Data used: blogs.gml | University of Michigan School of Information

This project focuses on building and evaluating a network of political blogs who link to one another (either mulutally or one-way directed). The project's goal is to evaluate the centrality each blog using the PageRank and HITS algorithm.  For the HITS hub and authority scores, their weights are defined recursively. A higher authority weight occurs if the page is pointed to by pages with high hub weights.
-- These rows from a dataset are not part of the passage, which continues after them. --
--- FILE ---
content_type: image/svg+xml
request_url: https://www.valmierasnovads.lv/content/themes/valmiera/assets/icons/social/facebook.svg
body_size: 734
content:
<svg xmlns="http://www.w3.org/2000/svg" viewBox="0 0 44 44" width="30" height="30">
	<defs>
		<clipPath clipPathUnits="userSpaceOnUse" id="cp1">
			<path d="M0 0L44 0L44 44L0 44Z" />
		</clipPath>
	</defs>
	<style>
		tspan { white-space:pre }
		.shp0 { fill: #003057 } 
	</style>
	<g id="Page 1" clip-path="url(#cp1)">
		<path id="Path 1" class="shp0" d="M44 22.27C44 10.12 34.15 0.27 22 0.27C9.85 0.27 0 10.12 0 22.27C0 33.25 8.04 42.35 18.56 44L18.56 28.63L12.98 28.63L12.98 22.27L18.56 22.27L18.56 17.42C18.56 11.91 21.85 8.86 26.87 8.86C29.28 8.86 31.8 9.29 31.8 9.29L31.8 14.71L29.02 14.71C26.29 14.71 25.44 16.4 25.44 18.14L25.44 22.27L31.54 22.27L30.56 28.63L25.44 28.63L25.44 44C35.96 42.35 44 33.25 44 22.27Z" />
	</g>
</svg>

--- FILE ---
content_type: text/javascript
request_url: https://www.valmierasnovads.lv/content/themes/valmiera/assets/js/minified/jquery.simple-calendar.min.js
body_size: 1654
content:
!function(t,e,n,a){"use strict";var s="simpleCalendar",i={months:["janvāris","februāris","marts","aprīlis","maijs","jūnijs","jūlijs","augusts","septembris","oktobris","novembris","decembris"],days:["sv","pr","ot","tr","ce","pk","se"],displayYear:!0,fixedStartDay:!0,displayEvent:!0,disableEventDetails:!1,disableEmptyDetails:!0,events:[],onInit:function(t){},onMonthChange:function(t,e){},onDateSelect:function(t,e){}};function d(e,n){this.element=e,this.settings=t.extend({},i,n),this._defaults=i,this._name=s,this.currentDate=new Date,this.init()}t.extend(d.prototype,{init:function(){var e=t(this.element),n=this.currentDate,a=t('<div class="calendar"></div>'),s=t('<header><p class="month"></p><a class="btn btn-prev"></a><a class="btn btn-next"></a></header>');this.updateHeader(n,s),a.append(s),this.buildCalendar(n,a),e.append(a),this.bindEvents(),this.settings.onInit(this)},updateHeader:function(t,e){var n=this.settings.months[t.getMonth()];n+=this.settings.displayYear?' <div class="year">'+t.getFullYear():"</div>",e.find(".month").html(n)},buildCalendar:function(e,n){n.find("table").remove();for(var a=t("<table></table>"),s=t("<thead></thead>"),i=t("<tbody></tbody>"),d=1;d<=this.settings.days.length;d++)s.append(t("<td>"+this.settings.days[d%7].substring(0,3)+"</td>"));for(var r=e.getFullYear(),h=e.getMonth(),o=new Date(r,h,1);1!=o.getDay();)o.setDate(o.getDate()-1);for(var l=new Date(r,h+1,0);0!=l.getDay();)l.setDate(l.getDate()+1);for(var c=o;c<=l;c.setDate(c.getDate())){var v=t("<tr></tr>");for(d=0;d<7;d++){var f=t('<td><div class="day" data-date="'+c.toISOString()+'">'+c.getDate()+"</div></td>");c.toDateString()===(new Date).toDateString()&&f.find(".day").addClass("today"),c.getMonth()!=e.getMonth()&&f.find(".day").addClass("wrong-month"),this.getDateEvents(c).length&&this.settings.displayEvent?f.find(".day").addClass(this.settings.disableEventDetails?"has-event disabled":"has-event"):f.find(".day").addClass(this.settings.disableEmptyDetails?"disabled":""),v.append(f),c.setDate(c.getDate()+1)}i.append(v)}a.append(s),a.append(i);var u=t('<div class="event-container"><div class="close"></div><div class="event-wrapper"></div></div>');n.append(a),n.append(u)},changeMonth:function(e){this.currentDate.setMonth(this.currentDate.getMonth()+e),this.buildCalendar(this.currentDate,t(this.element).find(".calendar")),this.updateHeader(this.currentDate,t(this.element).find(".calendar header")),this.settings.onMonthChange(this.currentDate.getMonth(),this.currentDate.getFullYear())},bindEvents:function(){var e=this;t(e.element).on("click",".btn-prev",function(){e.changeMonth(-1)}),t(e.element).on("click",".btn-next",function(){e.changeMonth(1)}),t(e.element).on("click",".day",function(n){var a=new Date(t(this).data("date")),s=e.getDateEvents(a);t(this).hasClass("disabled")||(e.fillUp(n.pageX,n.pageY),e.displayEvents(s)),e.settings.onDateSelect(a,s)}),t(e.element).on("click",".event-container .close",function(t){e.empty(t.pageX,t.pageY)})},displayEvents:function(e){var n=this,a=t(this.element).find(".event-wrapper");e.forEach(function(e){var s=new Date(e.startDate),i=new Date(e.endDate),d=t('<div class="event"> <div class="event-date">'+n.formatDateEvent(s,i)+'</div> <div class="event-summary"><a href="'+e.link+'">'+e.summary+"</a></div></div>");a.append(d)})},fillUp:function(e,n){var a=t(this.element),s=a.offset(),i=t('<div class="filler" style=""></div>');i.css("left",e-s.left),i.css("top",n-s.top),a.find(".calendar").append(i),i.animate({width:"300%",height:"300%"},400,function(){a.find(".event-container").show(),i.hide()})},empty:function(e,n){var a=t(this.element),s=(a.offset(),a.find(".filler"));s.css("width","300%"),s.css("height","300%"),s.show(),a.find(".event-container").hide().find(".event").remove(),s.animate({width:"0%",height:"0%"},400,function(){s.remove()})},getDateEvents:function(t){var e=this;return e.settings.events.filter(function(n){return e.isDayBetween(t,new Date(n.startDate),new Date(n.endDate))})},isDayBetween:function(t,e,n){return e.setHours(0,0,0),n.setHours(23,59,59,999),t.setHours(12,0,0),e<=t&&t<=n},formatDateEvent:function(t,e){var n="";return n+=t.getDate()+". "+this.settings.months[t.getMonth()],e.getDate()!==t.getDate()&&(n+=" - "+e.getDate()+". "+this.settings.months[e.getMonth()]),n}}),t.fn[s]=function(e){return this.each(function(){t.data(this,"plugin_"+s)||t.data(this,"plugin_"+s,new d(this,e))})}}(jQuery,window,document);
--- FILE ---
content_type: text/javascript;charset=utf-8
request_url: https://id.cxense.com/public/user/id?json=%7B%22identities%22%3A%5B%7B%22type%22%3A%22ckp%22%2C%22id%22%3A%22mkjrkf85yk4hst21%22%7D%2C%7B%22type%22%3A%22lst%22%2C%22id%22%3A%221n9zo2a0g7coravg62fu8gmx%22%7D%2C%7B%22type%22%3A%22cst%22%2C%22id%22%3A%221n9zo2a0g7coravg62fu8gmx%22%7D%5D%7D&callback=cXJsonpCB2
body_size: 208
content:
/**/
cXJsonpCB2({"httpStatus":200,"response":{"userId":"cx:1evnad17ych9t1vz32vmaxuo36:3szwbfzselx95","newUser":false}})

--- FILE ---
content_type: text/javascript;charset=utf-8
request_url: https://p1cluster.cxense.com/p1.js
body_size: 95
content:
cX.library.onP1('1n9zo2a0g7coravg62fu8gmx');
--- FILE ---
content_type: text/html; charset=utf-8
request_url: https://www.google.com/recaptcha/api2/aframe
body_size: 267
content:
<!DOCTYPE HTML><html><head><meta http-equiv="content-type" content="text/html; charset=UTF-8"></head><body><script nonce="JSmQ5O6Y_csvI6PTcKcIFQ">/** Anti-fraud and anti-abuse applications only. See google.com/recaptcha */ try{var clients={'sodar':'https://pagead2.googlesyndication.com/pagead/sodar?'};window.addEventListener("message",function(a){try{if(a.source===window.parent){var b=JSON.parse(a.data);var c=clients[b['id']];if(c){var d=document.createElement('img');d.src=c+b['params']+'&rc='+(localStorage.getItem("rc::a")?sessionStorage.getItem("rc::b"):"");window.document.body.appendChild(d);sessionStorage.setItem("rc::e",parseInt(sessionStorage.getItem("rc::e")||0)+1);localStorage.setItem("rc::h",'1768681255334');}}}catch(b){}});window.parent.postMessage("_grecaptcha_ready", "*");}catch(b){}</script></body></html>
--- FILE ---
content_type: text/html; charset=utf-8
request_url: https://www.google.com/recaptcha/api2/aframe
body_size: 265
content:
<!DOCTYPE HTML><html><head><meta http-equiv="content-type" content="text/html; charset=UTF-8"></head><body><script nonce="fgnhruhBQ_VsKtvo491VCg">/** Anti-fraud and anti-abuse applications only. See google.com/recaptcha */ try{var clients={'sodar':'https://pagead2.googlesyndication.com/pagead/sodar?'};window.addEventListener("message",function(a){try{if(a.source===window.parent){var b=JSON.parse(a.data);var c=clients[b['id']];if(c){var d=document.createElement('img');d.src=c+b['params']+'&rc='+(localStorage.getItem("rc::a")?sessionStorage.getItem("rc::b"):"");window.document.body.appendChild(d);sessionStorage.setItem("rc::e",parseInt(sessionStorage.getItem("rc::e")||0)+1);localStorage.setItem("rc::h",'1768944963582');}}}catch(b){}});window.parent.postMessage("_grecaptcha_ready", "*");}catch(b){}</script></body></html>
A higher hub weight occurs if the page points to many pages with high authority weights.

In [1]:
import networkx as nx
import pandas as pd

In [2]:
G2 = nx.read_gml('blogs.gml')

#### Build Page Rank with Damping Factor of 85% (to help the network not get stuck in one particular part of the network)

In [3]:
def PR():
    pr = nx.pagerank(G2, alpha=0.85)
    return pr
p = PR()
p['realclearpolitics.com'] # PageRank score of realclearpolitics

0.004636694781649094

Top Five PageRanked Blogs

In [4]:
def top_five():
    pr = PR()
    nodes = nx.nodes(G2)
    ranking = sorted(pr.keys(), key=lambda key:pr[key], reverse=True)[:5]
    return ranking
top_five()

['dailykos.com',
 'atrios.blogspot.com',
 'instapundit.com',
 'blogsforbush.com',
 'talkingpointsmemo.com']

#### Applied HITS Algorithm to network to find the 5 nodes with highest hub scores

In [5]:
def hub_5_scores():
    scores = nx.hits(G2)
    search = scores[0]
    results = sorted(search.keys(),key=lambda key:search[key], reverse=True)[:5]
    return results
hub_5_scores()

['politicalstrategy.org',
 'madkane.com/notable.html',
 'liberaloasis.com',
 'stagefour.typepad.com/commonprejudice',
 'bodyandsoul.typepad.com']

Interpret these results as the top five sources for useful links in the network

#### Applies HITS Algorithm to network to find the 5 nodes with highest authority scores

In [6]:
def auth_5_scores():
    scores = nx.hits(G2)
    search = scores[1]
    results = sorted(search.keys(),key=lambda key:search[key], reverse=True)[:5]
    return results
auth_5_scores()

['dailykos.com',
 'talkingpointsmemo.com',
 'atrios.blogspot.com',
 'washingtonmonthly.com',
 'talkleft.com']

Interpret these results as the top five sites with the most directed traffic from high hub scored links (i.e., these links are the most referenced/useful links).